Mas essa poesia é apenas uma via pela qual um homem vai de um mundo cujo sentido é pleno, ao
deslocamento final dos sentidos, de todo sentido, que logo se revela inevitável. Só há uma diferença entre
o absurdo das coisas vistas sem o olhar do homem e o das coisas entre as quais o animal está presente: é
que o primeiro nos propõe de início a aparente redução das ciências exatas, enquanto o segundo nos
abandona à tentação viscosa da poesia, pois, não sendo o animal simplesmente coisa, não é para nós
fechado e impenetrável. O animal abre diante de mim uma profundidade que me atrai e que me é familiar.
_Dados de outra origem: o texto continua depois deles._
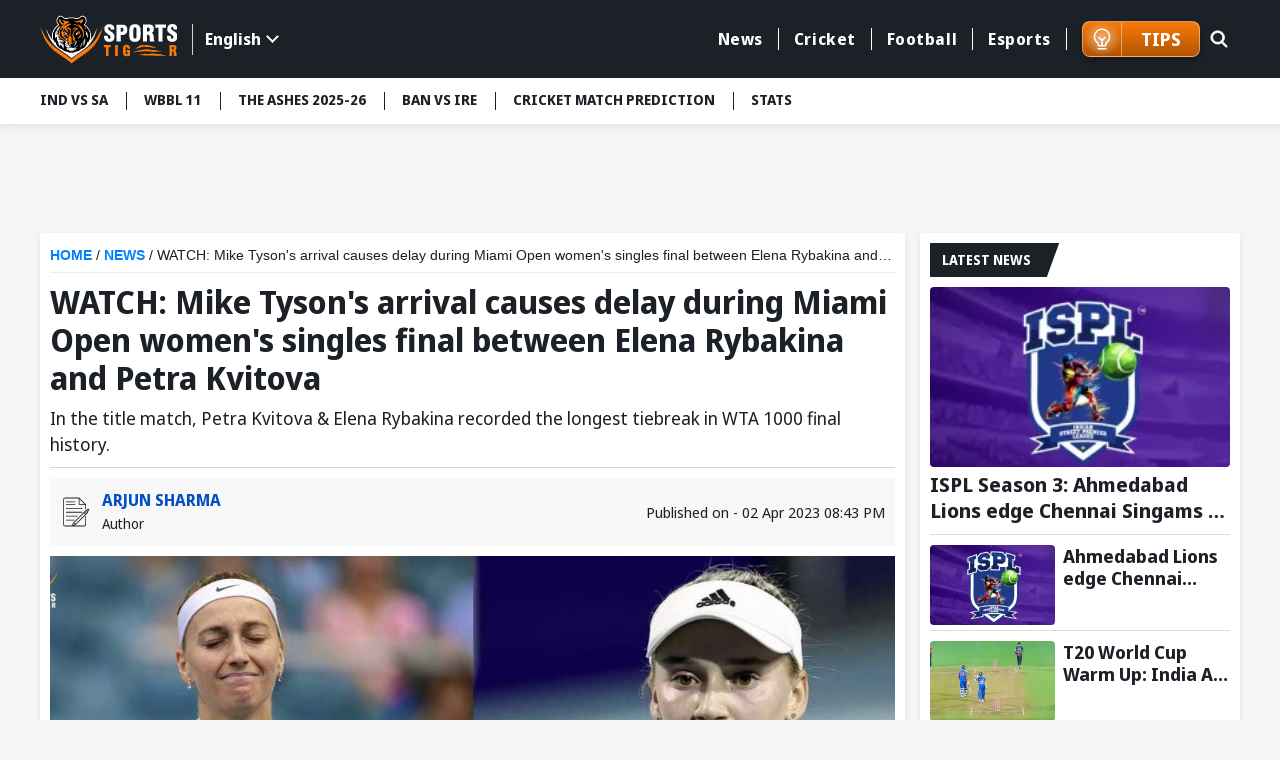

--- FILE ---
content_type: image/svg+xml
request_url: https://media.sportstiger.com/assets/images/search_icon.svg
body_size: 20
content:
<svg xmlns="http://www.w3.org/2000/svg" width="24" height="24" viewBox="0 0 24 24">
  <g id="Group_10063" data-name="Group 10063" transform="translate(-288 -53)">
    <g id="ic_search" transform="translate(256 -131)">
      <rect id="Rectangle_2227" data-name="Rectangle 2227" width="24" height="24" transform="translate(32 184)" fill="none"/>
      <path id="_001-search" data-name="001-search" d="M14.771,12.752,11.32,9.286a5.519,5.519,0,0,0,1.374-3.634A5.763,5.763,0,0,0,6.839,0,5.763,5.763,0,0,0,.984,5.652,5.763,5.763,0,0,0,6.839,11.3a5.936,5.936,0,0,0,3.354-1.023l3.477,3.492a.783.783,0,0,0,1.08.02A.72.72,0,0,0,14.771,12.752ZM6.839,1.475a4.259,4.259,0,0,1,4.327,4.178A4.259,4.259,0,0,1,6.839,9.83,4.259,4.259,0,0,1,2.511,5.652,4.259,4.259,0,0,1,6.839,1.475Z" transform="translate(36.016 189)" fill="#fff" stroke="#fff" stroke-width="0.7"/>
    </g>
  </g>
</svg>
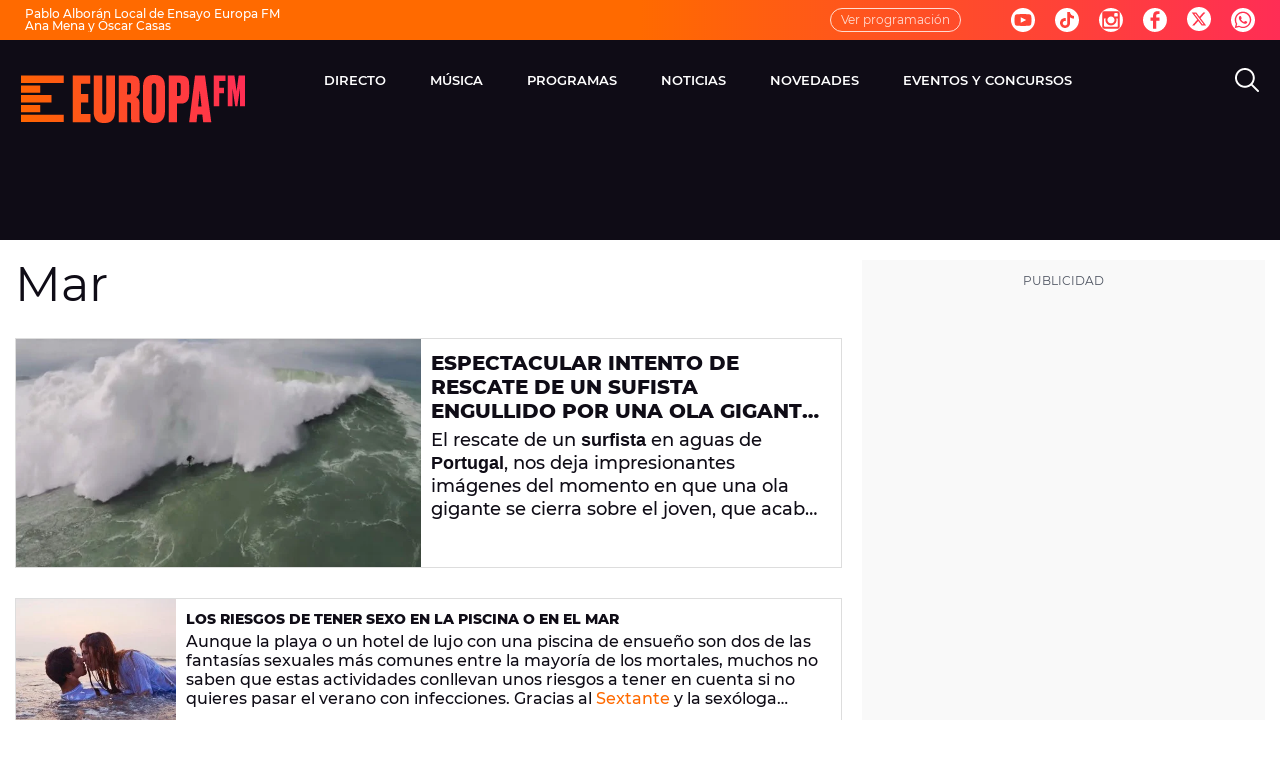

--- FILE ---
content_type: application/x-javascript;charset=utf-8
request_url: https://smetrics.europafm.com/id?d_visid_ver=5.5.0&d_fieldgroup=A&mcorgid=09DCC8AD54D410FF0A4C98A6%40AdobeOrg&mid=19811625395338210177237388844627542385&ts=1769001611913
body_size: -35
content:
{"mid":"19811625395338210177237388844627542385"}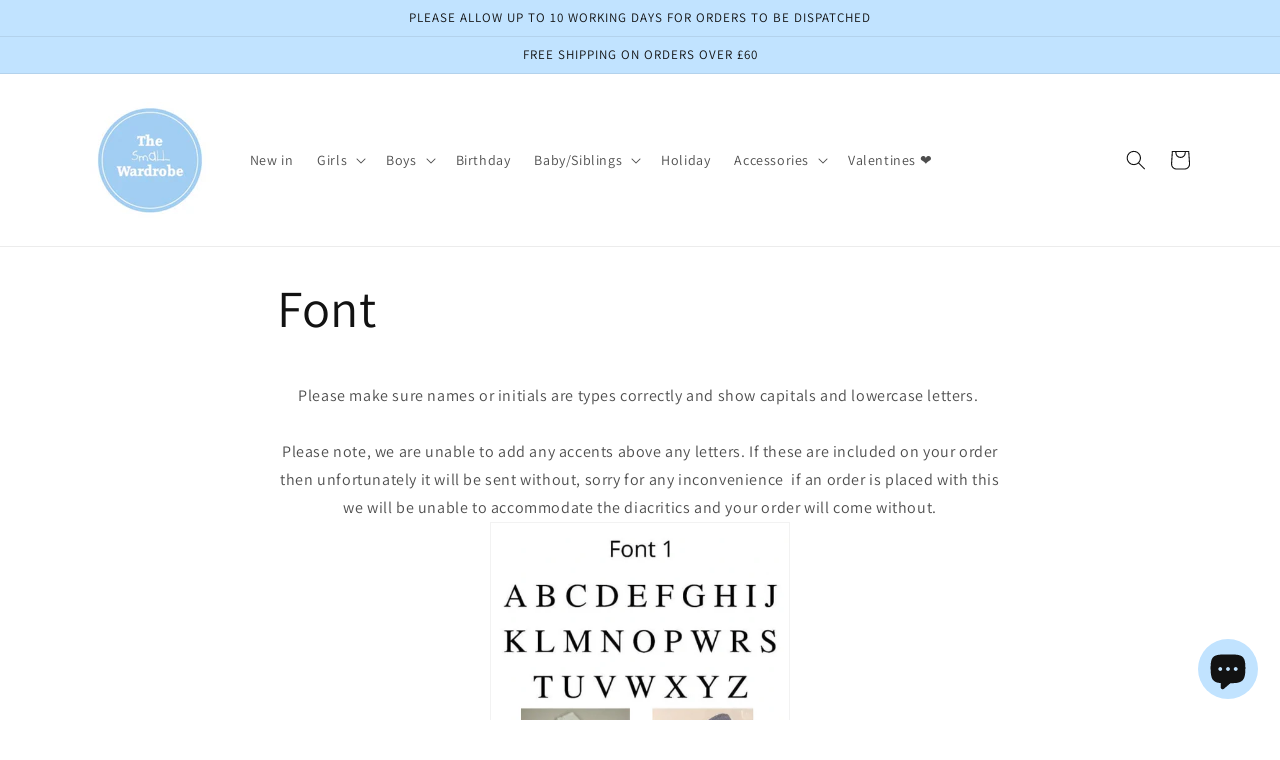

--- FILE ---
content_type: text/css
request_url: https://the-small-wardrobe.myshopify.com/cdn/shop/t/3/assets/component-mega-menu.css?v=177496590996265276461651656424
body_size: -286
content:
.mega-menu{position:static}.mega-menu__content{background-color:rgb(var(--color-background));border-left:0;border-radius:0;border-right:0;left:0;overflow-y:auto;padding-bottom:2.4rem;padding-top:2.4rem;position:absolute;right:0;top:100%;z-index:-1}.shopify-section-header-sticky .mega-menu__content{max-height:calc(100vh - var(--header-bottom-position-desktop, 20rem) - 4rem)}.header-wrapper--border-bottom .mega-menu__content{border-top:0}.js .mega-menu__content{opacity:0;transform:translateY(-1.5rem)}.mega-menu[open] .mega-menu__content{opacity:1;transform:translateY(0)}.mega-menu__list{display:grid;gap:2.4rem 4rem;grid-template-columns:repeat(6,minmax(0,1fr));list-style:none}.mega-menu__link{color:rgba(var(--color-foreground),.75);display:block;font-size:1.3rem;line-height:calc(1 + .3 / var(--font-body-scale));padding-bottom:.6rem;padding-top:.6rem;text-decoration:none;transition:text-decoration var(--duration-short) ease;word-wrap:break-word}.mega-menu__link--level-2{font-size:1.4rem}.mega-menu__link--level-2:not(:only-child){margin-bottom:.8rem}.header--top-center .mega-menu__list{display:flex;justify-content:center;flex-wrap:wrap;column-gap:0}.header--top-center .mega-menu__list>li{width:16%;padding-right:2.4rem}.mega-menu__link:hover,.mega-menu__link--active{color:rgb(var(--color-foreground));text-decoration:underline}.mega-menu__link--active:hover{text-decoration-thickness:.2rem}.mega-menu .mega-menu__list--condensed{display:block}.mega-menu__list--condensed .mega-menu__link{font-weight:400}
/*# sourceMappingURL=/cdn/shop/t/3/assets/component-mega-menu.css.map?v=177496590996265276461651656424 */
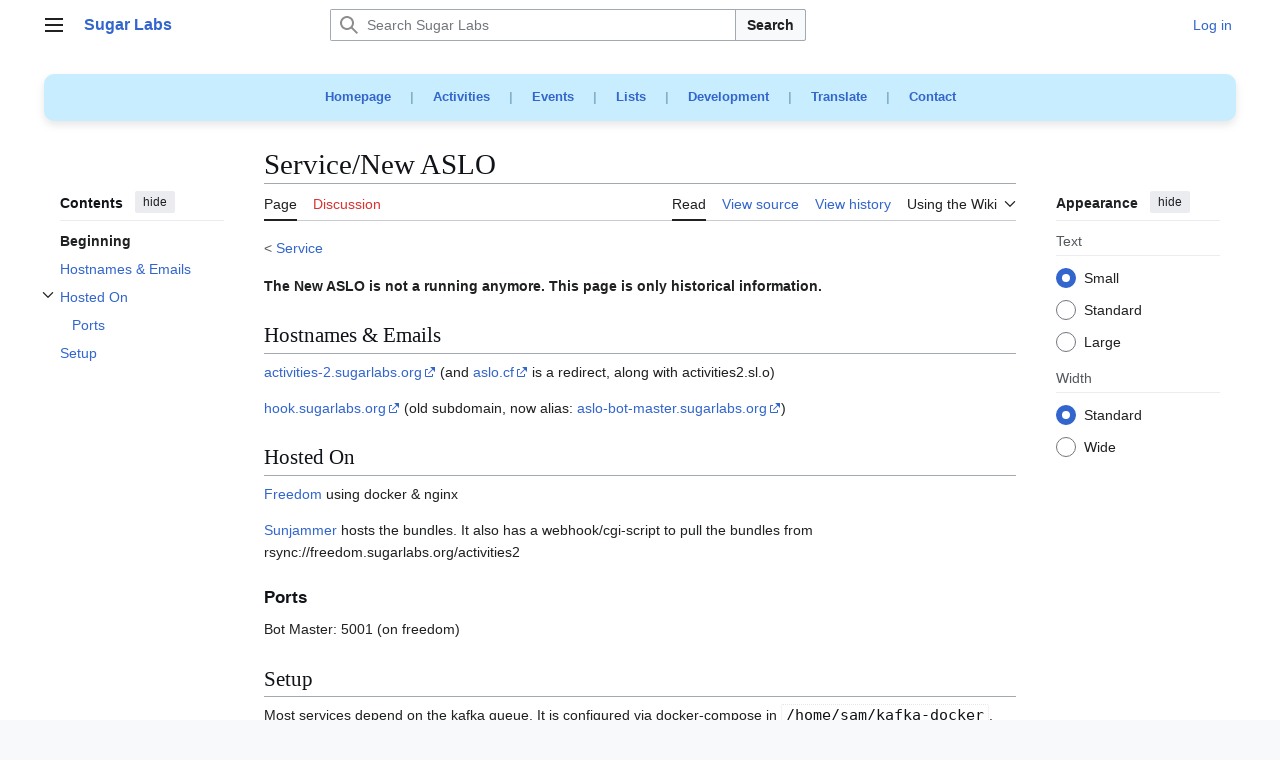

--- FILE ---
content_type: text/css; charset=utf-8
request_url: http://wiki.sugarlabs.org/load.php?lang=en&modules=site.styles&only=styles&skin=vector-2022
body_size: 1262
content:
.mw-editsection{float:right}.mw-editsection-bracket{color:#AAA}span.OpenID{background:url(/extensions/OpenID/skin/icons/openid-inputicon.png) no-repeat 0% 0%;padding-left:20px;text-transform:none}.openid_small_btn:hover{border-bottom:1px solid black}.openid_large_btn:hover,.openid_selected:hover,#userloginForm a:hover{border-bottom:2px solid black}pre{background-color:#fbfbfb;font-size:105%;line-height:1.26em;overflow:auto}code{background-color:#FFFFFF;border:1px dotted #e6e6e6;font-size:105%;line-height:1.26em;overflow:auto}tt{background-color:#FFFFFF;font-size:105%;line-height:1.26em;overflow:auto}#p-Google\ translations{text-align:center;margin-left:0px}abbr[title],acronym,.explain[title]{cursor:url(/images/f/fe/HelpSmall.cur),help}map area,div.locallink a,span.locallink a,span.locallink a:hover,.mw-ui-checkbox-label,.mw-ui-button{cursor:url(/images/f/fc/PointerSmall.cur),pointer}div.weblink a,span.weblink a,span.weblink a:hover,#footer a.external:hover,#footer-icons li a:hover,#content a.external:hover,#content a.extiw:hover,div#f-poweredbyico a:hover,div#f-copyrightico a:hover{cursor:url(/images/3/31/WebSmall.cur),pointer}#content a[href ^="http://flossmanuals.net"],#content a[href ^="http://en.flossmanuals.net"],#content a[href ^="http://www.flossmanuals.net"],#content a[href ^="http://translate.flossmanuals.net"]{background:url(http://en.flossmanuals.net/_templates/fm_resources/fl2.ico) center right no-repeat;padding:2px 18px 0 0}#content a[href^="irc://"],#content a.extiw[href^="irc://"],.link-irc{padding:2px 18px 0 0}#content a.external[href$=".pdf"],#content a.external[href$=".PDF"],#content a.external[href*=".pdf#"],#content a.external[href*=".PDF#"],#content a.external[href*=".pdf?"],#content a.external[href*=".PDF?"],.link-document{padding:2px 18px 0 0}.redirect-in-category,.allpagesredirect{font-style:italic}span.mw-collapsible-toggle{float:left}.toc{float:right;clear:right;margin-top:0.5em;margin-left:1.4em;margin-bottom:.5em;background-color:#f9f9f9;width:auto;white-space:nowrap}.tocnumber{display:none}#toc li,.toc li,.numtoc #toc li,.numtoc .toc li{padding:0em 0.3em 0em 0.3em}#toc ul,.toc ul{line-height:1.5em;list-style:none;margin:.3em 0 0;padding:0}#toc ul ul,.toc ul ul{margin:0 0 0 2em}.numtoc .tocnumber{display:inline}.numtoc #toc ul,.numtoc .toc ul{line-height:1.5em;list-style:none;margin:.3em 0 0;padding:0}.numtoc #toc ul ul,.numtoc .toc ul ul{margin:0 0 0 2em}.toclimit-2 .toclevel-2 ul,.toclimit-3 .toclevel-3 ul,.toclimit-4 .toclevel-4 ul,.toclimit-5 .toclevel-5 ul,.toclimit-6 .toclevel-6 ul,.toclimit-7 .toclevel-7 ul,.toclimit-8 .toclevel-8 ul,.toclimit-9 .toclevel-9 ul,.toclimit-10 .toclevel-10 ul{display:none}table.mbox{margin:4px 10%;border-collapse:collapse;border:1px solid #aaa;background:#f9f9f9}table.mbox-wide{margin:4px 0}th.mbox-text,td.mbox-text{border:none;padding:0.25em 0.9em;width:100%}td.mbox-image{border:none;padding:2px 0 2px 0.9em;text-align:center}td.mbox-imageright{border:none;padding:2px 0.9em 2px 0;text-align:center}td.mbox-empty-cell{border:none;padding:0px;width:1px}body.mediawiki table.mbox-small{clear:right;float:right;margin:4px 0 4px 1em;width:238px;font-size:88%;line-height:1.25em}body.mediawiki table.mbox-small-left{margin:4px 1em 4px 0;width:238px;border-collapse:collapse;font-size:88%;line-height:1.25em}table.mbox-critical{border:4px solid #b22222;background:#FFDBDB}table.mbox-important{background:#FFDBDB}table.mbox-warning{background:#FFE7CE}table.mbox-caution{background:#FFF9DB}table.mbox-notice{background:#D8E8FF}table.mbox-move{background:#E4D8FF}table.mbox-protection{background:#EFEFE1}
Essa profundidade, num certo sentido, eu a conheço: é a minha. É também o que para mim está mais
longinquamente oculto, o que merece este nome de profundidade, que quer dizer precisamente o que me
escapa. Mas é também a poesia... Na medida em que posso ver também no animal uma coisa (se eu o
como — à minha maneira, que não é a de um outro animal — ou se o domino ou o trato como objeto de
ciência), seu absurdo não é menor (se preferirmos, menos próximo) que o das pedras ou do ar, mas não é
sempre, e nunca de todo, redutível a essa espécie de realidade inferior que atribuímos às coisas. Algo de
doce, de secreto e de doloroso prolonga nessas trevas animais a intimidade da luz que se mantém acesa
em nós. Tudo o que afinal posso sustentar é que tal visão, que me submerge na noite e me ofusca, me
aproxima do momento em que, disso não duvidarei, a claridade distinta da consciência me afastará ainda
mais, finalmente, dessa verdade incognoscível que, de mim para o mundo, aparece-me para se esconder.